Donning a permanently blood-stained apron and wielding his filthy saw, hot shot surgeon Robert Lessing in the BBC series Quacks (2017-) exclaims, “We ARE great men!” This paper looks at the intersection of masculinity and the professionalization of medicine in Victorian-themed period TV. Period programs,such as the comedic Quacks and the neo-Gothic Penny Dreadful (Showtime, 2014-16) and Frankenstein Chronicles (ITV Encore, 2015-17), showcase the early days of medicine, where upper middle class men aim to make a name and reputation for themselves at the expense of poor, often female, bodies. These series showcase the gender and class politics at work as well as the fine line between medicine and horror. In representating the 19th century history of medicine, recent British period TV challenges critics who regard such programs as conservative nostalgia, and in fact, supplements revisionist histories of the Victorian era and British masculinity.

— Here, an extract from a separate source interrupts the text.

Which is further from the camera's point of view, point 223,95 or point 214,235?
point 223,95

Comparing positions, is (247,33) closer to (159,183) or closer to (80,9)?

About the presenterJulie Taddeo
Julie Taddeo teaches British history at University of Maryland, College Park. Her areas of specialization include Victorian culture and sexuality; twentieth century British social/cultural history; British popular culture/TV studies. She is the author of Lytton Strachey and the Search for Modern Sexual Identity (2002) and edited collections on Catherine Cookson; Steampunk; and British period drama TV.